Google Sites - spoiled by usability issues

As I pen this, the fanfare around JotSpot Revista aka Google Sites is just getting underway. I'm not impressed.
Written by Dennis Howlett, Contributor

gadgets2

As I pen this, the fanfare around JotSpot Revista aka Google Sites is just getting underway. I'm not impressed. In fact I'm deeply disappointed. To call this - as noted by Dan Farber:

"This is a key last hole in the Google Apps suite," Matt Glotzbach, product management director for Google Enterprise told me. "It is the nucleus for other pieces to fit into for online collaboration."

...is absolutely spot on. Hole - a black hole to which chunks of this should be consigned until they're fixed. Rafe Needham took a look and says that:

I spent a little time with it and found it to be a very strong wiki. The service's editor is simple and clean, and there's no whiff of the weird Wikitext markup code you see on earlier-generation wikis.

While that's both welcome and true, it is hardly unique. It is when you start adding gadgets that things go seriously awry. I tried adding in a clock as I work across three time zones. You can see the results in the editing screenshot I took and then the saved version. How is a user supposed to work around this mess? Google Sites uses AJAX to include these elements but it is dog slow. So slow in fact that I rebooted my Mac just to make sure it wasn't some randomly coincidental problem with my machine. But no. It's the AJAXian 'stuff.' Worse still - do I really want adverts embedded in these gadgets?

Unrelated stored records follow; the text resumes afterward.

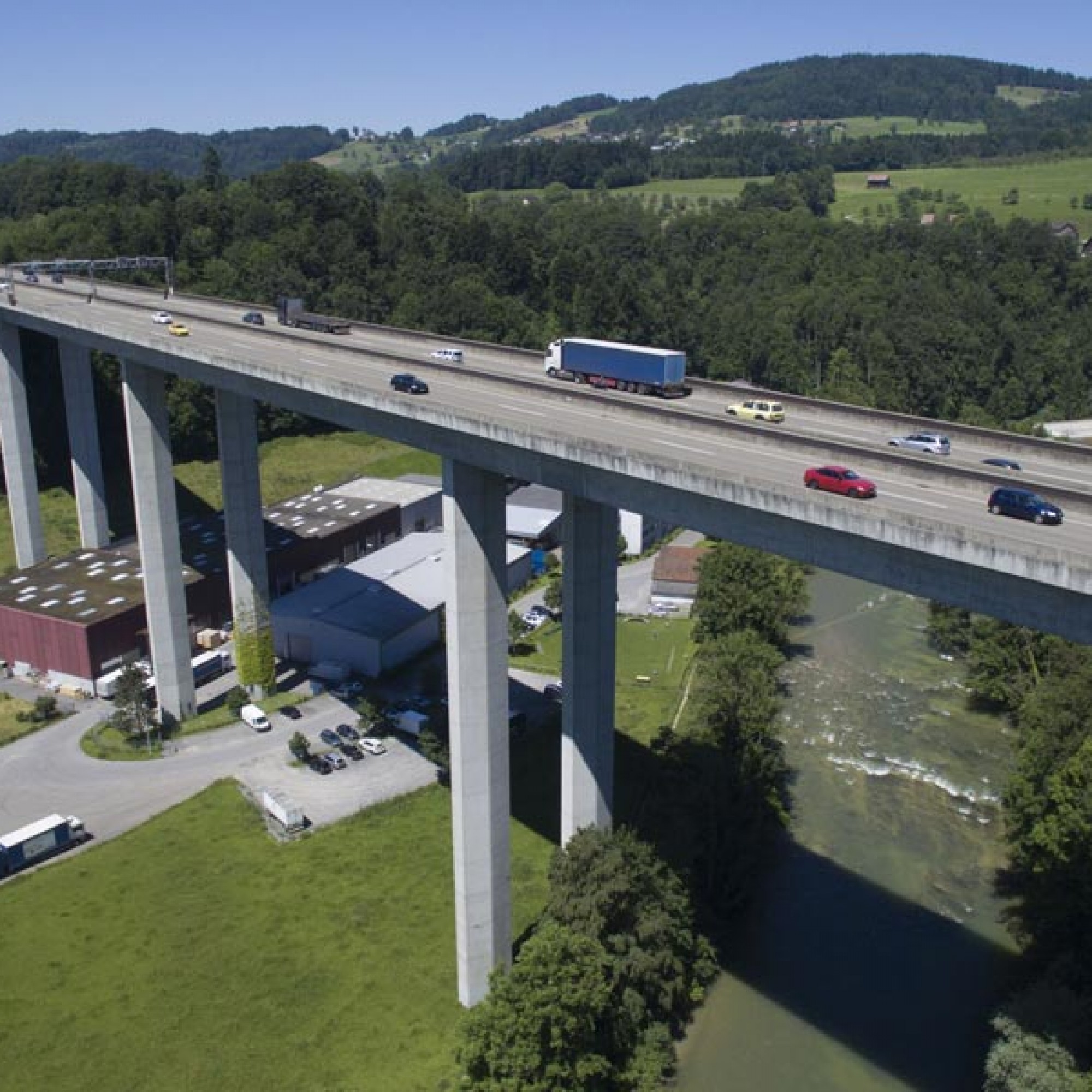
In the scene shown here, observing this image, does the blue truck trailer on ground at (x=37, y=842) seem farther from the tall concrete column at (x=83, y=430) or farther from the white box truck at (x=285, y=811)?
the tall concrete column at (x=83, y=430)

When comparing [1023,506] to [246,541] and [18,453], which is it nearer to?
[246,541]

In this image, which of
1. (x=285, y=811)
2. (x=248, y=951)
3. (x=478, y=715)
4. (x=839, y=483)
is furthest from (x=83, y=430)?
(x=839, y=483)

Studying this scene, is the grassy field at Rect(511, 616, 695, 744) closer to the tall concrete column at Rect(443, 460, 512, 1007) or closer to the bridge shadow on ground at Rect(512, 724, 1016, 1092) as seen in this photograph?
the bridge shadow on ground at Rect(512, 724, 1016, 1092)

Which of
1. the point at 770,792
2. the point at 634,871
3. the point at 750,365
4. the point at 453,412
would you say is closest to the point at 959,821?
the point at 770,792

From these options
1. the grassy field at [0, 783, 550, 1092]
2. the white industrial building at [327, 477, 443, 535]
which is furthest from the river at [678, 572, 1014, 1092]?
the white industrial building at [327, 477, 443, 535]

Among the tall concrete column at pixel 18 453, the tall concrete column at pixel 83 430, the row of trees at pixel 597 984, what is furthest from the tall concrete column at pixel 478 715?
the tall concrete column at pixel 18 453

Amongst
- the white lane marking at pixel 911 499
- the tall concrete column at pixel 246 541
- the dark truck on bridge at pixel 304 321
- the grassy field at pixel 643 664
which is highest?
the dark truck on bridge at pixel 304 321
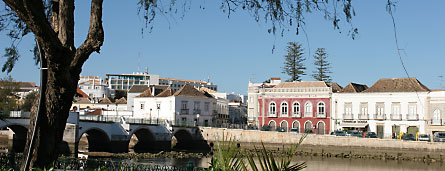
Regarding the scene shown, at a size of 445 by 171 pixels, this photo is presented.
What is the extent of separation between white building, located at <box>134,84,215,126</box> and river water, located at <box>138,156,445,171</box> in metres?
14.9

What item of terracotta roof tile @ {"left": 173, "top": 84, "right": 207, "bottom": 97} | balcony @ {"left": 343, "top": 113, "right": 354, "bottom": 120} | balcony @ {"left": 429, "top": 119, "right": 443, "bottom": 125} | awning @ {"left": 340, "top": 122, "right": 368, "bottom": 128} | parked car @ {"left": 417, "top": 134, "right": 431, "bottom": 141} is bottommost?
parked car @ {"left": 417, "top": 134, "right": 431, "bottom": 141}

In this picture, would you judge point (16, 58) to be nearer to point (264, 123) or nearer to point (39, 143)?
point (39, 143)

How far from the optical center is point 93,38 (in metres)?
6.14

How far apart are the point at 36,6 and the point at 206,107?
46022 millimetres

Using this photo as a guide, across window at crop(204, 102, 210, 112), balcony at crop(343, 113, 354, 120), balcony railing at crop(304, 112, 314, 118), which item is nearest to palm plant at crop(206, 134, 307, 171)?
balcony at crop(343, 113, 354, 120)

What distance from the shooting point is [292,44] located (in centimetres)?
5750

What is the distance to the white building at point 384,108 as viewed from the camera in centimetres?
4031

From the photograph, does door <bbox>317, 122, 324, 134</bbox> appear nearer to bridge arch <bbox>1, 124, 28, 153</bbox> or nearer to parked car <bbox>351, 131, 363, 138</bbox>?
parked car <bbox>351, 131, 363, 138</bbox>

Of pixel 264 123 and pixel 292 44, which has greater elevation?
pixel 292 44

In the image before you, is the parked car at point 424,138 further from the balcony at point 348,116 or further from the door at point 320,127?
the door at point 320,127

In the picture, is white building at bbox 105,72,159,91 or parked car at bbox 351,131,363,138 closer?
parked car at bbox 351,131,363,138

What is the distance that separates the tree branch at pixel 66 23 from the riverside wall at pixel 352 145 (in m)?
26.6

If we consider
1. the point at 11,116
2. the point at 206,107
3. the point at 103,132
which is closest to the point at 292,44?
the point at 206,107

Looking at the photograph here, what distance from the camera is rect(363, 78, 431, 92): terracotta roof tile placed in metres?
41.3
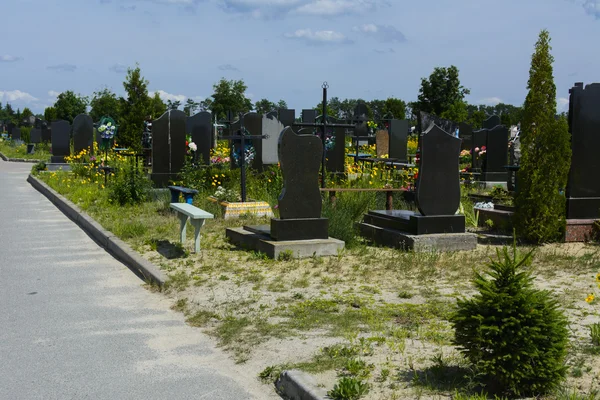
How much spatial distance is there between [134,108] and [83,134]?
2.31 m

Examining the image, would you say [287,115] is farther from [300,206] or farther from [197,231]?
[197,231]

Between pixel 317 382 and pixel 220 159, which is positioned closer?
pixel 317 382

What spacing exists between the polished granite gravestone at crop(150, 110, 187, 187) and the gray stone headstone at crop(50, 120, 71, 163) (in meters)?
13.3

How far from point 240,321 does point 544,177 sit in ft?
20.2

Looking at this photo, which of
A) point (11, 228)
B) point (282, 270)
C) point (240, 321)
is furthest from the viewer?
point (11, 228)

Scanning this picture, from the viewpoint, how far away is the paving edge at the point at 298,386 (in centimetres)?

I then tried to put in a 'finance' widget. No sign of the FTSE100, DAX, CAC or the other major markets. OK - maybe that will come. But when I went to the Technology widget what do I find? Weight loss tips and Carpicture.com (see pic above.) What's that about?? It was at this point I was pretty much ready to give up. That's rare for me as I am one of those who likes to stick with new toys. Am I too demanding? After all, Google has provided a moderately easy way to include a number of additional elements like documents, spreadsheets and video (provided it's Google or YouTube). No I'm not.

The integration to other Google services is half done. There is no lookup into for example Google Docs and Spreadsheets. Instead, you're expected to cut 'n' paste the URL for whatever element you need.

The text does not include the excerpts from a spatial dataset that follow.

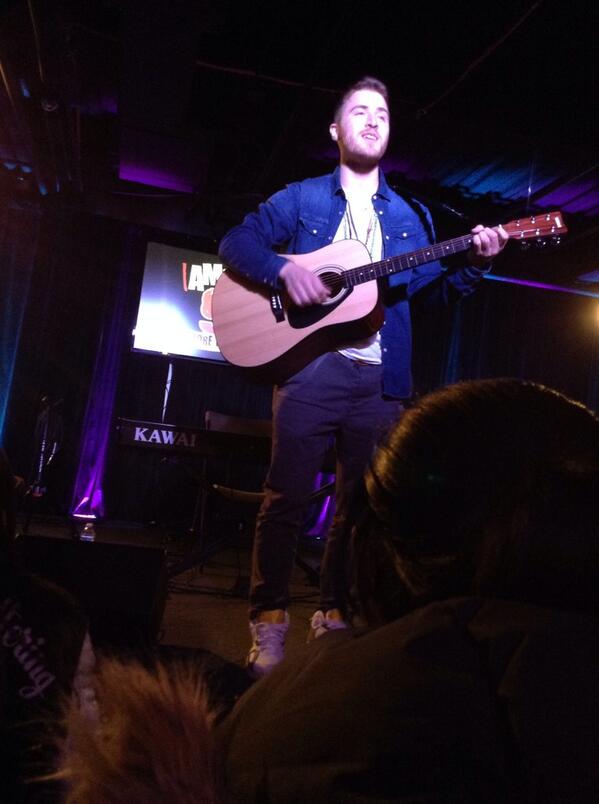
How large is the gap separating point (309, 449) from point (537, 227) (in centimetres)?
132

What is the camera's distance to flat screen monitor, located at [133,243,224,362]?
279 inches

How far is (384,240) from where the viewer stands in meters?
2.43

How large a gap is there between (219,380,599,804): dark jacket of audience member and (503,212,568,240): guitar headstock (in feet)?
7.05

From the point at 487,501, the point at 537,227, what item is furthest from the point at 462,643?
the point at 537,227

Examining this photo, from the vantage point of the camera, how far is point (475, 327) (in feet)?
27.8

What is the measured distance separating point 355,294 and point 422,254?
303mm

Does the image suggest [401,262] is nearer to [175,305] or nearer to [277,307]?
[277,307]

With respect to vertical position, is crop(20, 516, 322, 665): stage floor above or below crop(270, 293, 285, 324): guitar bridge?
below

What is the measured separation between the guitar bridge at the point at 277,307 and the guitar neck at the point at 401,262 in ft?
0.82

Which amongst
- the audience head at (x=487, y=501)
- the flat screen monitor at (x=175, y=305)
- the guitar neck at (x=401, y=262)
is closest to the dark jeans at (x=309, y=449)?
the guitar neck at (x=401, y=262)

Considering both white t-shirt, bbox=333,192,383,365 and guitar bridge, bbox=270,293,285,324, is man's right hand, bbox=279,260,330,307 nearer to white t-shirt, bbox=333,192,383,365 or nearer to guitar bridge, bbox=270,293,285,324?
guitar bridge, bbox=270,293,285,324

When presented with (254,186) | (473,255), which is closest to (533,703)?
(473,255)

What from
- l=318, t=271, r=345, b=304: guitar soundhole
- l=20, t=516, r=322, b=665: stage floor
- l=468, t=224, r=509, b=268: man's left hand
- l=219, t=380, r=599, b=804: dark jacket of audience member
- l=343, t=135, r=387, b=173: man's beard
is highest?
l=343, t=135, r=387, b=173: man's beard

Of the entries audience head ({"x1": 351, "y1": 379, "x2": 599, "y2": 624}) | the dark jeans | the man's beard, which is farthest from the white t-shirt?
audience head ({"x1": 351, "y1": 379, "x2": 599, "y2": 624})
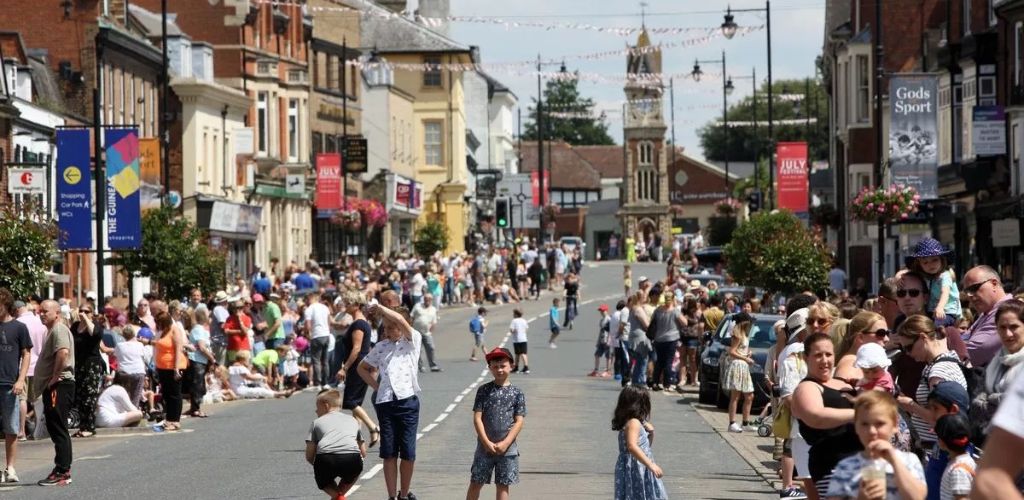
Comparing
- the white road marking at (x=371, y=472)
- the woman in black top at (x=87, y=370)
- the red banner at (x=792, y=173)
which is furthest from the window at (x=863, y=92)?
the white road marking at (x=371, y=472)

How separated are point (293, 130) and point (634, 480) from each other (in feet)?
204

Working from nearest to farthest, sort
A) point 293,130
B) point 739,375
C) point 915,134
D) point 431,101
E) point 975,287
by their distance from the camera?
point 975,287 → point 739,375 → point 915,134 → point 293,130 → point 431,101

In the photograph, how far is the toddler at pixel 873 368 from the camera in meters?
10.7

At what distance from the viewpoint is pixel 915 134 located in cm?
3728

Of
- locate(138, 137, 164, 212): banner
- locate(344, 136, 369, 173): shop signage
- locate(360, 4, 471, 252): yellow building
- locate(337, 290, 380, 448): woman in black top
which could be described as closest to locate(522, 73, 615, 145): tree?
locate(360, 4, 471, 252): yellow building

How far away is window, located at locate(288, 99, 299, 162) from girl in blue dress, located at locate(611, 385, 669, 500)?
201 ft

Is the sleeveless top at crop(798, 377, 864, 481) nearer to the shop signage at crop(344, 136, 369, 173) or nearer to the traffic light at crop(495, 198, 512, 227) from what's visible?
the traffic light at crop(495, 198, 512, 227)

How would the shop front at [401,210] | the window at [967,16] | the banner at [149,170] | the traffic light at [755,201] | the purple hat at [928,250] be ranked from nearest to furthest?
1. the purple hat at [928,250]
2. the window at [967,16]
3. the banner at [149,170]
4. the traffic light at [755,201]
5. the shop front at [401,210]

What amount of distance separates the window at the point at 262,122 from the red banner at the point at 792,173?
20.3 metres

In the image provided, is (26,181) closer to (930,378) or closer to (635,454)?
(635,454)

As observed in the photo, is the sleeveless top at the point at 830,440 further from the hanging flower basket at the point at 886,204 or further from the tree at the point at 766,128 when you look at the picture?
the tree at the point at 766,128

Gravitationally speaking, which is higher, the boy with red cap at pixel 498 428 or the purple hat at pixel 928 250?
the purple hat at pixel 928 250

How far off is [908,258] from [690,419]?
12.3 metres

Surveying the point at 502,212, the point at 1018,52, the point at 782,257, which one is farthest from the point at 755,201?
the point at 1018,52
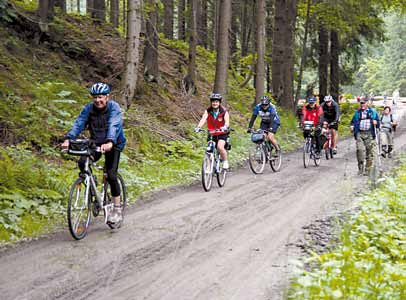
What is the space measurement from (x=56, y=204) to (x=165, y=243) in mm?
2763

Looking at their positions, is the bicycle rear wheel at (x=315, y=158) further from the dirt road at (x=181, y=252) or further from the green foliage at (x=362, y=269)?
the green foliage at (x=362, y=269)

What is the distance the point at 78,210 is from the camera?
7723 millimetres

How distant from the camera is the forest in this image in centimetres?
884

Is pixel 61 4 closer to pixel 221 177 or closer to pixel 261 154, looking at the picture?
pixel 261 154

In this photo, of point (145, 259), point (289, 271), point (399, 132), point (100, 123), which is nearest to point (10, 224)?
point (100, 123)

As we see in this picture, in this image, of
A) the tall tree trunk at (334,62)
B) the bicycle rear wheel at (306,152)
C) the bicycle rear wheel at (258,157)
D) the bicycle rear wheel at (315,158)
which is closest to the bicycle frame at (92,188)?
the bicycle rear wheel at (258,157)

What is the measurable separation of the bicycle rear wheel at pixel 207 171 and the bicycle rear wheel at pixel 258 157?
8.84 ft

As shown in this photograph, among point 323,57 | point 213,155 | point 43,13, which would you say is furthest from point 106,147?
point 323,57

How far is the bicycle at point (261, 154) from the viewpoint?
577 inches

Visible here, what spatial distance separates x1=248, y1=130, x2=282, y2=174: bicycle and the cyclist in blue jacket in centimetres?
680

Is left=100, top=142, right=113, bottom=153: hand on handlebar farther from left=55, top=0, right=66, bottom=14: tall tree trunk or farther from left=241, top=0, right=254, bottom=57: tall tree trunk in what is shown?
left=241, top=0, right=254, bottom=57: tall tree trunk

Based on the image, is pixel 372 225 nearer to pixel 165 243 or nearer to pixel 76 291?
pixel 165 243

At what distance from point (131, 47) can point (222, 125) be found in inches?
132

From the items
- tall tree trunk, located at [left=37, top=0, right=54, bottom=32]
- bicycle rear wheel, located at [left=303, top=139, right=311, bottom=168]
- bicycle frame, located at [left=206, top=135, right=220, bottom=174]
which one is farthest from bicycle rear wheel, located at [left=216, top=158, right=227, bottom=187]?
tall tree trunk, located at [left=37, top=0, right=54, bottom=32]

After 16 months at Google developer's hands, the outcome is substandard. This is such a pity. In its JotSpot incarnation,

it was far from perfect but that didn't matter because JotSpot was shedding light on a new way of collaborating. Since passing into Google's hands, the guts have been ripped out and then re-assembled with as much Google 'stuff' as they could cram in but rushed to completion.

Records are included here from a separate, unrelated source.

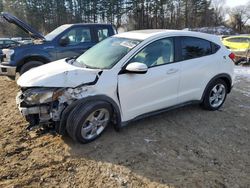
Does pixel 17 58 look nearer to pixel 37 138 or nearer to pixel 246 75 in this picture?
pixel 37 138

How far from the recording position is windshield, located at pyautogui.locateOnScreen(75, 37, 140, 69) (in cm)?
442

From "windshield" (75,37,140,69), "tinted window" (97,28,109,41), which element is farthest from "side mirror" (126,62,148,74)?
"tinted window" (97,28,109,41)

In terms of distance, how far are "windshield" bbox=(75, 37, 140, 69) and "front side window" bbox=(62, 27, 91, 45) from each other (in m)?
3.32

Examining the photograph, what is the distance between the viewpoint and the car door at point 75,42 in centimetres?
808

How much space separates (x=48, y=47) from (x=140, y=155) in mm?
5102

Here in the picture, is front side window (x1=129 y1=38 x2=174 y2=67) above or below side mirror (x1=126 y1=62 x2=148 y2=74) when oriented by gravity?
above

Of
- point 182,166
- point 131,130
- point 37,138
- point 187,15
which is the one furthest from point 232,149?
point 187,15

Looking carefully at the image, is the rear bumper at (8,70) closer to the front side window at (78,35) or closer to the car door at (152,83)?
the front side window at (78,35)

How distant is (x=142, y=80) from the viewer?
437cm

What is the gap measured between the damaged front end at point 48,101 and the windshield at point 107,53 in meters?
0.64

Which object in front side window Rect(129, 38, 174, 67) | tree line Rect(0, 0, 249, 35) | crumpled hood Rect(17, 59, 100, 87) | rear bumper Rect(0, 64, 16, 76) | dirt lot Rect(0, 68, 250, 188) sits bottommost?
dirt lot Rect(0, 68, 250, 188)

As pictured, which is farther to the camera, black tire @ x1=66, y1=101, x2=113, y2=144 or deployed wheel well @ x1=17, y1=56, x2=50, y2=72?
deployed wheel well @ x1=17, y1=56, x2=50, y2=72

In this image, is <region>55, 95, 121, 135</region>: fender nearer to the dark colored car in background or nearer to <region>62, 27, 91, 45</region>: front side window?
the dark colored car in background

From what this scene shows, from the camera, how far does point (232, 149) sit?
4.18 m
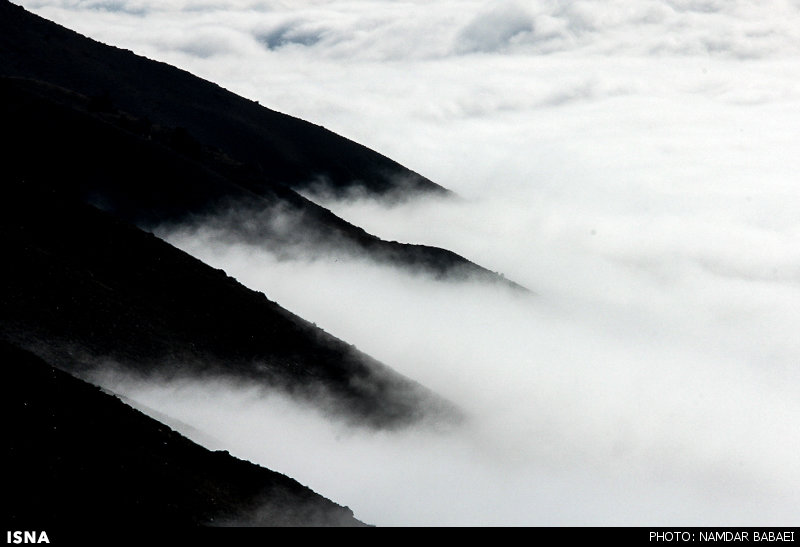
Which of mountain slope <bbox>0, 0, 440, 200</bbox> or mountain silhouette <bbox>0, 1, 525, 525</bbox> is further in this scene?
mountain slope <bbox>0, 0, 440, 200</bbox>

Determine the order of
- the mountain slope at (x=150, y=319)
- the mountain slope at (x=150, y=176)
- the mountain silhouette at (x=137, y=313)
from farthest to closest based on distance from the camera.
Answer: the mountain slope at (x=150, y=176), the mountain slope at (x=150, y=319), the mountain silhouette at (x=137, y=313)

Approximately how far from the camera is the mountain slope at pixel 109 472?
21.4 metres

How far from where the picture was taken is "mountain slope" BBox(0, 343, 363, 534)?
21.4 meters

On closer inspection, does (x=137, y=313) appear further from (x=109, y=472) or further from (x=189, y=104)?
(x=189, y=104)

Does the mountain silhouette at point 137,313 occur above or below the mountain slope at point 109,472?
above

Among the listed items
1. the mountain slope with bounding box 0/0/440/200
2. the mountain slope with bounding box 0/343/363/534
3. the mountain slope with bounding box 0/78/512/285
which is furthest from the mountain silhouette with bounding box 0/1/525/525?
the mountain slope with bounding box 0/0/440/200

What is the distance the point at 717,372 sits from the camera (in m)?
196

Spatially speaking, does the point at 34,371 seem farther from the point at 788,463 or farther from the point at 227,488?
the point at 788,463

At the very least, Google should get rid of the gadgets addition facility and rework it. Otherwise, I sense the SMBs at which it is aimed will find the service a turn off.

Google has a real chance to differentiate itself from Microsoft - which is clearly what it wants to do, while adding significant numbers of users to its Google Apps offering. It won't do it this way because despite all the gripes around Microsoft products, the fact is Microsoft offers a more polished experience. Until Google truly understands this, it will find it difficult to adequately compete. In the meantime, offerings like Wetpaint and Ning have little to fear. They may not have the richness of other applications upon which to draw but given the usability issues I found, richness won't be enough to push users over to Google.

Dan may be right when he says:

Google Sites is a key piece of functionality for Google Apps. It gives the suite a way to integrate all kinds of components in support of accomplishing a particular task. Adding social capabilities and a database to the suite will turn up the heat on Microsoft to show what it has waiting in the wings to go beyond the prodigious Microsoft Office.

But as we know, technology frameworks are not enough to attract users. Google may be promising a lot but it's past history indicates that once it has shoved something out the door, it is comparatively slow to revisit, fix and upgrade. In the meantime, if you are planning to test drive Google Sites, stick to the main editor which is OK but please avoid the gadgets. They'll drive you nuts.